Excerpts from Thin Air: Encounters In The Himalaya by Greg Child. The story of Gasherbrum IV starts with getting permission from Pakistan and trekking to Base Camp with the usual porter problems. Child provides a good description of the Pakistan India conflict high in the mountains. The Gasherbrum IV Northwest ridge is "A 1,000 ft icefield capped by a steep 1,000 ft marble and limestone headwall. ... It would be a technical and serious climb right to the top." ... Yes, we all wanted the summit, but the physical and mental pain we had endured and would yet endure was so great that we had to force ourselves onto the mountain." After bivouacking in a snow cave at 7000m, they alternated leading pitches over difficult rock and bivouacked at 7350m.
They couldn't make it the summit the next day, so they dug another ice cave just below the North Summit at 7880m. "As we settle into the cave I feel like a stranded astronaut bedding down for the night on a hostile planet. But no, it’s our own wild and beautiful earth." On June 22, 1986 Greg Child, Tim Macartney-Snape, and Tom Hargis climbed to the North Summit and traversed 450m horizontally to the true Gasherbrum IV Summit, completing the first ascent of the Gasherbrum IV Northwest Ridge. "We functioned as a single being. Now on the summit, that being, drunk with euphoria, felt suddenly as if it had been merged with sky and mountain as well to become a single, elemental entity."
The first ascent of the Gasherbrum IV West Face Central Spur was completed by Koreans Bang Jung-ho, Kim Tong-kwan and Yoo Huk-jae on July 18, 1995. Jung Jae-Hag in the American Alpine Journal 1998:
The central rib of the west face previously had been attempted by at least six other parties; though none reached the top, seven alpinists were sacrificed to this deadly wall. ... The vertical distance from the snow plateau of Camp I [at 5400m] to the summit was about 2500m, with only two possible places to camp on the entire rib of the west face. ... We had to ascend about 600m on a 70 to 80m degree wall to reach the tiny narrow snow ridge suitable for Camp II. ... On July 12, Yoo Huk-Jae and Byung Ki Choi finally established Camp III at 6800m. ... We had been on the mountain for two months and the season was nearly over. The clock was ticking. We realized that we had only one chance to push to the summit. ... We planned three days to the summit and one day to get back to CIII, which meant three bivouacs.

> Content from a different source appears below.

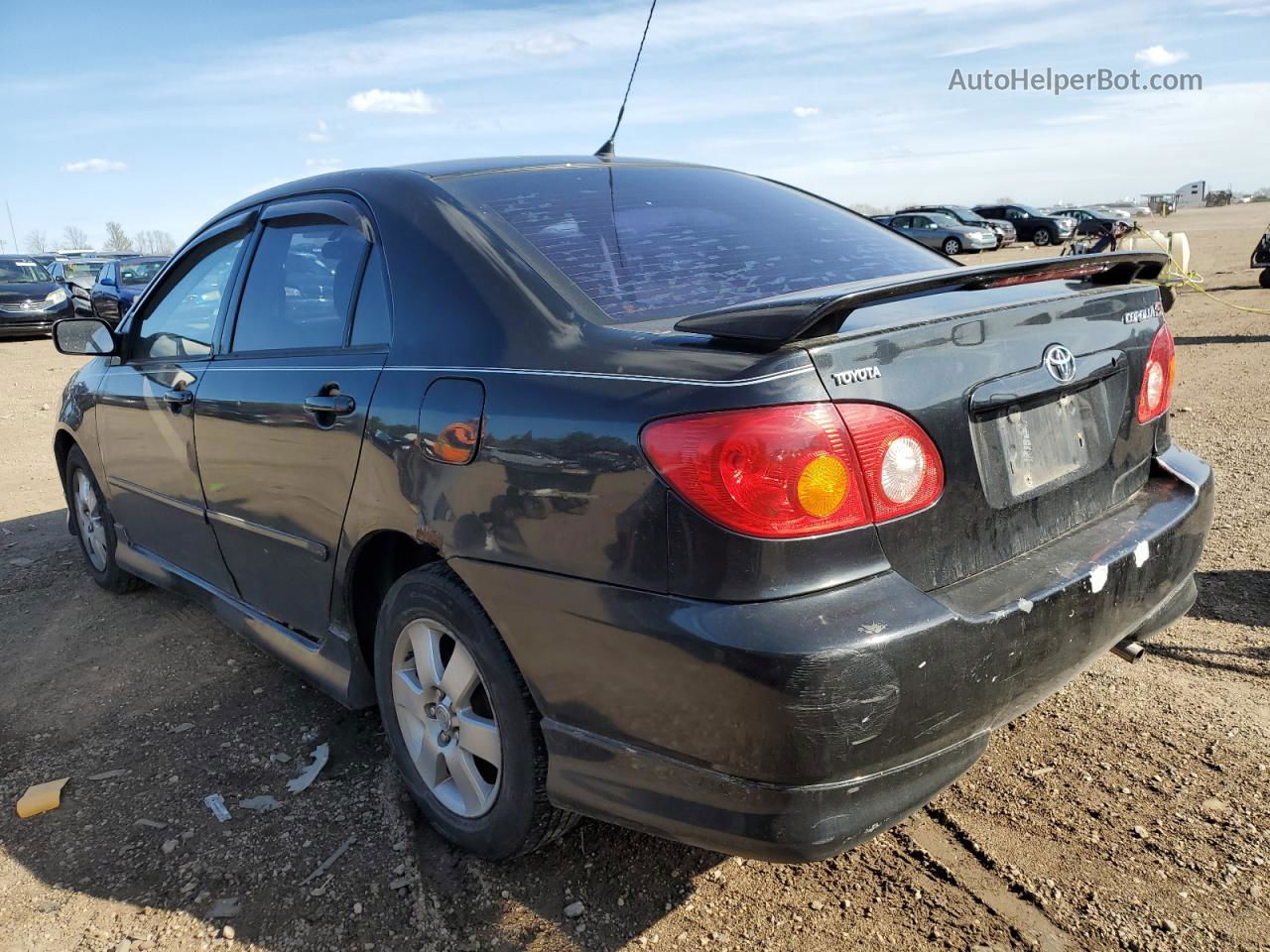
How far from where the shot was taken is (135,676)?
379 cm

July 18. The summit day had come. It was a perfect day. ... After climbing 300m on the 70 degree snow-covered wall, we approached a place called 'The Devils' Brow.' Jung-ho took over the lead and advanced another 80m on the icy surface.' ... We could barely proceed up the 60 degree slope of ice and snow with our beaten bodies. ... After advancing 100m, we finally reached the summit ridge. The time was 12:26 p.m.. To the east, a wall formed a perpendicular drop downward; snow covered its top along the summit ridge. We crossed a distance of about 100m along the ridge toward a pinnacle in the south that was tallest on the crest. Hak-Jae ... noticed that six small pinnacles stuck out on the summit ridge of GIV. All of them appeared to be less than 10m high. He easily distinguished the third one as the highest. ...Dong-Kwan arrived at the third pinnacle after traversing 30m along the snow wall right below the ridge. He placed a knife blade and bong-bong and used them to belay the others. At 2:27, they joined him at the belay. Above us, there was a 3m high smooth rock covered by a 2m snow cornice. Hak-Jae realized that we could it [sic] if we demolished the cornice before stepping on it, but it seemed too vulnerable to tackle. The danger of its collapse made the last few metres of climbing meaningless. As sub-leader of the team, he decided that was far as we would go. We took a few pictures and started descending right away. .. In the process of retreating, the CII cornice collapsed. Gung-Yeal was caught by a thin rope; unfortunately, he lost his backpack that contained ten rolls of film, including then summit pictures. After midnight, all members returned to BC.